Written exercise →
Look in the data below for the line that contains "Of (73,806), (813,508), (1086,731), (360,730), what". Copy that line and the remaining lines exactly.

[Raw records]

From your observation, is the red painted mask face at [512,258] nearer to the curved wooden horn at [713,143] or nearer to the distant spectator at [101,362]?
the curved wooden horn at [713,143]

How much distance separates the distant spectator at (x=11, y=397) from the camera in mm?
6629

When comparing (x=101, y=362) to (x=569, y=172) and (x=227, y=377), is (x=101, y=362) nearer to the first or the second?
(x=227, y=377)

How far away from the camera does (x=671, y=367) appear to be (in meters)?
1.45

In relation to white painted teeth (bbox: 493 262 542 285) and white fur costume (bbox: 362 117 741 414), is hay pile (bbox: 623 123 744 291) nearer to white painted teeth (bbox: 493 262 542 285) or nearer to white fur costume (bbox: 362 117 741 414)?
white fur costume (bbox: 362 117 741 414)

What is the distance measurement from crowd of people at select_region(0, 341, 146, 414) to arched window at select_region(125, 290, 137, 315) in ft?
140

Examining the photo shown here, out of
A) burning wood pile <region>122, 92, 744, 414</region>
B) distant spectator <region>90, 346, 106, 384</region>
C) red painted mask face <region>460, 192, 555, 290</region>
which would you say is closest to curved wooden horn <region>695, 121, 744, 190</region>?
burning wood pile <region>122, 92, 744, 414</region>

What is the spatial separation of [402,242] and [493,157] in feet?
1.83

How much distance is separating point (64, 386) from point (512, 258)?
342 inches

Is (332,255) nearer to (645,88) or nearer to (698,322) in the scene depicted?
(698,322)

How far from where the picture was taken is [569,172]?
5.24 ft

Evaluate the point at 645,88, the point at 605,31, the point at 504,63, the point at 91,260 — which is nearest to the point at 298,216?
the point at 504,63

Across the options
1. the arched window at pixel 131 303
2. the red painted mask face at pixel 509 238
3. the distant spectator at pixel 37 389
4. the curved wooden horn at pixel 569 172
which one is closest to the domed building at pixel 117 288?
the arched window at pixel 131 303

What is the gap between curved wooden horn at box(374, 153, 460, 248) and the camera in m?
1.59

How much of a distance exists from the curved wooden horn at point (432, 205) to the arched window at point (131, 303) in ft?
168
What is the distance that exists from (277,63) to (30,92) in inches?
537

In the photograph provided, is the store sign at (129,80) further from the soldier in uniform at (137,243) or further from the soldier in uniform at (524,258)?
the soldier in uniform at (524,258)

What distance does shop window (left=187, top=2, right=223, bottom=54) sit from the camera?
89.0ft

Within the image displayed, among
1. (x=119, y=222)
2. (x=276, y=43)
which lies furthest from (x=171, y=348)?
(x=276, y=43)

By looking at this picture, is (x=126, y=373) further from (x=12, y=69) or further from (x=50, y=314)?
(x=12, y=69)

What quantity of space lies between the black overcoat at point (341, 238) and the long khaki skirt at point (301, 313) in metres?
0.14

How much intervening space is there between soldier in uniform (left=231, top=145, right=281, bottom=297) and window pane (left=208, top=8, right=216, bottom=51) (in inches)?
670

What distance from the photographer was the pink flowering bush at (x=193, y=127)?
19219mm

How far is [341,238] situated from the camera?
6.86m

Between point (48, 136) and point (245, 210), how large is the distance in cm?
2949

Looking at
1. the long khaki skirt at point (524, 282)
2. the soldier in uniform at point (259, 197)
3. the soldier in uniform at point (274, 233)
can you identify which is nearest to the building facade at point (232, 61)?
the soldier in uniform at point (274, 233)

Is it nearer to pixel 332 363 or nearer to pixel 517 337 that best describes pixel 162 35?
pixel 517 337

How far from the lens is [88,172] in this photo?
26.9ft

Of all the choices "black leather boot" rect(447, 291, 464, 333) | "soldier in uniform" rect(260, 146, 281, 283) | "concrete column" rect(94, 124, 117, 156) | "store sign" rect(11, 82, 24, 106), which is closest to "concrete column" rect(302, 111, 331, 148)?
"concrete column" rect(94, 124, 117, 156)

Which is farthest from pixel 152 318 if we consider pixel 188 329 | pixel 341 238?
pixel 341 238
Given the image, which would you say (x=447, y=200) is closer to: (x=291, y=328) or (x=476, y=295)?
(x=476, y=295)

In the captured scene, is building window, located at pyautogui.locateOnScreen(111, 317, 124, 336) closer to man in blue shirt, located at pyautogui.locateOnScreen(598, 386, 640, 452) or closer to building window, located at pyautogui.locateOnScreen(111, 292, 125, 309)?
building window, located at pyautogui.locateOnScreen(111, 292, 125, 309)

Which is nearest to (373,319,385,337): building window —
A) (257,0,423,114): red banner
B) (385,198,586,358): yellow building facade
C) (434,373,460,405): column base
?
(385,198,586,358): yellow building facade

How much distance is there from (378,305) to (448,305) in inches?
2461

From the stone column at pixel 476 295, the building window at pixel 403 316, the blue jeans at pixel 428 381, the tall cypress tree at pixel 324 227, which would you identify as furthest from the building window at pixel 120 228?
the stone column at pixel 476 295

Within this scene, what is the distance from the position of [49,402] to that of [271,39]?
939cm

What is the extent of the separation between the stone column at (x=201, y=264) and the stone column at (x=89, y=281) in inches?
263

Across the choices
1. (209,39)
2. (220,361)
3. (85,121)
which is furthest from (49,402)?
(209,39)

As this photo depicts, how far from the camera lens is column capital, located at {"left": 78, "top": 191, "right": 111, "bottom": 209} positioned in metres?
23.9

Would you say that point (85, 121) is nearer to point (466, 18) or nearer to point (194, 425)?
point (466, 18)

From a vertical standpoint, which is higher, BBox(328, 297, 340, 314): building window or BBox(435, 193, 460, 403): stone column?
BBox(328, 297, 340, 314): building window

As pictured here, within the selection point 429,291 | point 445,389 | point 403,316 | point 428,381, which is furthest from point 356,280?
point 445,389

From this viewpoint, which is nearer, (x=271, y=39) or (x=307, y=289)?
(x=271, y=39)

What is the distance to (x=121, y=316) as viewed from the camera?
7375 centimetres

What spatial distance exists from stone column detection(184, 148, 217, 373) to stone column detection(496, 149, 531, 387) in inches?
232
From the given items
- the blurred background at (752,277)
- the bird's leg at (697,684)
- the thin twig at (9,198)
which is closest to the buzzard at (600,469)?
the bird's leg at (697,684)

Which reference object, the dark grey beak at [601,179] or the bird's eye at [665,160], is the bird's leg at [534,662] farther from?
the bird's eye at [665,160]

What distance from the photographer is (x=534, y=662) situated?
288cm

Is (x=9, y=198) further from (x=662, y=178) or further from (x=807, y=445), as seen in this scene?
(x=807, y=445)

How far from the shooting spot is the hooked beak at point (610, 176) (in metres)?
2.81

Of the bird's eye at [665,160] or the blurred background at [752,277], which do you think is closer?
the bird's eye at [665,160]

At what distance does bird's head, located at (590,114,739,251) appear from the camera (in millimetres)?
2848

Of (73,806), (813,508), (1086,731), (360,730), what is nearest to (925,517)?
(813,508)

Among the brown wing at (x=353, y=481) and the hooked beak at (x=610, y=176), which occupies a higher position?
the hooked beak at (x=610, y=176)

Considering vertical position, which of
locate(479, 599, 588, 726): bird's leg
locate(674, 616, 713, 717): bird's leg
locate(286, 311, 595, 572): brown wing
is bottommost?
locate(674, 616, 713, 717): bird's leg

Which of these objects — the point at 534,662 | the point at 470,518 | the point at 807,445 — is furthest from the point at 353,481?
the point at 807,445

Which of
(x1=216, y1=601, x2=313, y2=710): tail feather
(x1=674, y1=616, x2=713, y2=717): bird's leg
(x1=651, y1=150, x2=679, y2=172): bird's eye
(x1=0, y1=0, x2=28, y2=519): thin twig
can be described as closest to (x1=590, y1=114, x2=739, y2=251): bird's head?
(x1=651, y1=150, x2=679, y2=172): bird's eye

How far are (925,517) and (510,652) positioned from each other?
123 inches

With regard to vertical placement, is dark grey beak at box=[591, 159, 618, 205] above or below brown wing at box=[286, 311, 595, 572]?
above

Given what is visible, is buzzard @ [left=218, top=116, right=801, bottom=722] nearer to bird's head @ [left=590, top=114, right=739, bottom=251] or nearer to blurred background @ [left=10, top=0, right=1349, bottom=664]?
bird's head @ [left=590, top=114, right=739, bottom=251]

The response →
Of (73,806), (813,508), (1086,731), (360,730), what is nearest to (925,517)?
(813,508)

Among the brown wing at (x=353, y=481) and the hooked beak at (x=610, y=176), which occupies a higher position?
the hooked beak at (x=610, y=176)

Considering vertical position, which of
locate(479, 599, 588, 726): bird's leg
locate(674, 616, 713, 717): bird's leg
locate(286, 311, 595, 572): brown wing
is bottommost?
locate(674, 616, 713, 717): bird's leg

Which of these objects — the point at 534,662 | the point at 470,518 | the point at 807,445 — is furthest from the point at 353,481?
the point at 807,445

Which of
(x1=216, y1=601, x2=313, y2=710): tail feather
(x1=674, y1=616, x2=713, y2=717): bird's leg
(x1=651, y1=150, x2=679, y2=172): bird's eye
(x1=0, y1=0, x2=28, y2=519): thin twig
can be described as closest to (x1=590, y1=114, x2=739, y2=251): bird's head?
(x1=651, y1=150, x2=679, y2=172): bird's eye

How far are (925,517) and (510,652) positioned from each other?
123 inches

With regard to vertical placement, is dark grey beak at box=[591, 159, 618, 205] above or below brown wing at box=[286, 311, 595, 572]?
above

Given what is visible, is buzzard @ [left=218, top=116, right=801, bottom=722] nearer to bird's head @ [left=590, top=114, right=739, bottom=251] or nearer to blurred background @ [left=10, top=0, right=1349, bottom=664]?
bird's head @ [left=590, top=114, right=739, bottom=251]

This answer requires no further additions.